最後は関口を追いかけまわしたのだが、惜しくも0.03秒及ばず5位でのゴールとなった。「(関口とは)ロングバトルだった。すごく接近した戦いでもあったけど、彼(トヨタエンジン)についていくのは決して簡単なことじゃなかったね。相手のミスを誘いたかったんだけど(無理だった)」。手塚監督は「いい経験ができたと思います」と評価する。
長くて暑いレース、タイヤのマネジメントが重要になるかもしれないという予選後のガスリーの見方は的中した。4輪交換前提でレースに臨んだ彼とチームの作戦判断は成功したといっていい。「チームとともに良い方向性を得られた」との言は、セット面での改善とともに戦略面での成果を示唆している。
また、前日にはドライバーとスタッフの間でミスコミュニケーションによるセット不調があったわけだが、そこからのリカバーを果たせたことへの充実感も含まれているだろう。
新人ながら、開幕前のテストではホンダ勢トップタイムを連発していたガスリー。開幕後は苦戦に陥ったものの、前戦岡山のレース2(7位)に続いてのホンダ勢決勝最上位ゲットで、自己最高位を更新した。
今回はチームメイトの山本尚貴が「いいタイムで走っていた」(手塚監督談)のにタイヤの異常に見舞われるという状況があり、彼がレースをフィニッシュできていたらガスリーとの前後関係がどうなったかは分からないが、正直なところホンダ勢苦境といえる今季前半の状況下、チームともどもいいところを見せつつ、ガスリーは再び“定位置”に定着しつつある。

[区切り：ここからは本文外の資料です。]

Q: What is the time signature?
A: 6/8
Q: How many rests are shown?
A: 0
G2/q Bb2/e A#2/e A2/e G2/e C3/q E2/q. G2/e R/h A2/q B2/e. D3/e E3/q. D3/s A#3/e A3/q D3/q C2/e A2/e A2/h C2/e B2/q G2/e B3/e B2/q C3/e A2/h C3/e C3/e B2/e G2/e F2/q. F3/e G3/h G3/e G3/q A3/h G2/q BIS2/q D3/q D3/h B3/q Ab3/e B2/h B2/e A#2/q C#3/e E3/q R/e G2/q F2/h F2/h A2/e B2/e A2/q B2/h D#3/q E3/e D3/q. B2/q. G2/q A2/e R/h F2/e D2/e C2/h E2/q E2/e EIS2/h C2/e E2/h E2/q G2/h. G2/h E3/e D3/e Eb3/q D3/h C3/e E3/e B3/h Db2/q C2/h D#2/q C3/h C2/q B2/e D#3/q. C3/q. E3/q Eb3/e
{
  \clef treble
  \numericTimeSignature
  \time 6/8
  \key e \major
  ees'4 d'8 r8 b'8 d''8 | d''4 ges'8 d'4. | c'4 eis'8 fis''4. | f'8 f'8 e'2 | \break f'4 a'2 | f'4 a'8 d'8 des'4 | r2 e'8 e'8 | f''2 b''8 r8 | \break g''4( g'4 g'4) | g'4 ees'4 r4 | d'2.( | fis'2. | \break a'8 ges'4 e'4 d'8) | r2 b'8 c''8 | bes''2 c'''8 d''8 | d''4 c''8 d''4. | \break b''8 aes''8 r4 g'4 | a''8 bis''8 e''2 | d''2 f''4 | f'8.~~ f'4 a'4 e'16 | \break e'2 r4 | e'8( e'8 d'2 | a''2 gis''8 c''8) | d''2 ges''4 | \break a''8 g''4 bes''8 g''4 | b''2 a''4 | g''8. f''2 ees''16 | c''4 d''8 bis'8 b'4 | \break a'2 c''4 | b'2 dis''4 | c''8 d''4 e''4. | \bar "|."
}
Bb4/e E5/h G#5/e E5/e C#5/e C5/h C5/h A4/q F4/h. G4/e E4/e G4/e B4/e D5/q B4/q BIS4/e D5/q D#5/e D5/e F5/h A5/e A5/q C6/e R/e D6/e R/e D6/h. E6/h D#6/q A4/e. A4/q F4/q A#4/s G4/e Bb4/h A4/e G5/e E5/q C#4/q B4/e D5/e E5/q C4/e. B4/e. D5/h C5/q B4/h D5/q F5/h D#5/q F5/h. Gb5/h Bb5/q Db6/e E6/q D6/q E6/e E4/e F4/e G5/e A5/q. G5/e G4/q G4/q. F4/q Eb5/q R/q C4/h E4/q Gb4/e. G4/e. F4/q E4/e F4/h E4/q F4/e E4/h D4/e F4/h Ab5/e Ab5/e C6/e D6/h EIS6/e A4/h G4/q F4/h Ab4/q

だが、やはり当人は満足していない。ポジション的には開幕前の状況に戻っても、「まだテストの頃にフィーリングにはない。もっとインプルーブしていきたいし、チームとホンダと一緒に努力し続けるよ」
次は8月20日決勝のもてぎ戦になる。「僕にとっては(公式テストがない)ニュートラックだし、タイヤに関して(2スペック制という)ユニークな要素も入ってくる。またしっかりと事前の解析をして臨みたいと思う。ホンダのシミュレーターでもてぎのコースを経験するよ」
今度も少々長めの実戦インターバルにはなるが、「やっぱりいろいろな仕事で忙しい。ただ、8月のアタマにホリデーが取れるはずなので、そこでリラックスして、もてぎ戦にはより強い自分になって戻って来るよ」
手塚監督によれば、ひさびさの2カー体制になった今季は両車で違うセットを試しての情報交換等がうまく機能しているという。ガスリーとTEAM MUGENが、富士同様に伝統的にトヨタが強いもてぎでどう戦うのか。次戦の大きな焦点となりそうだ。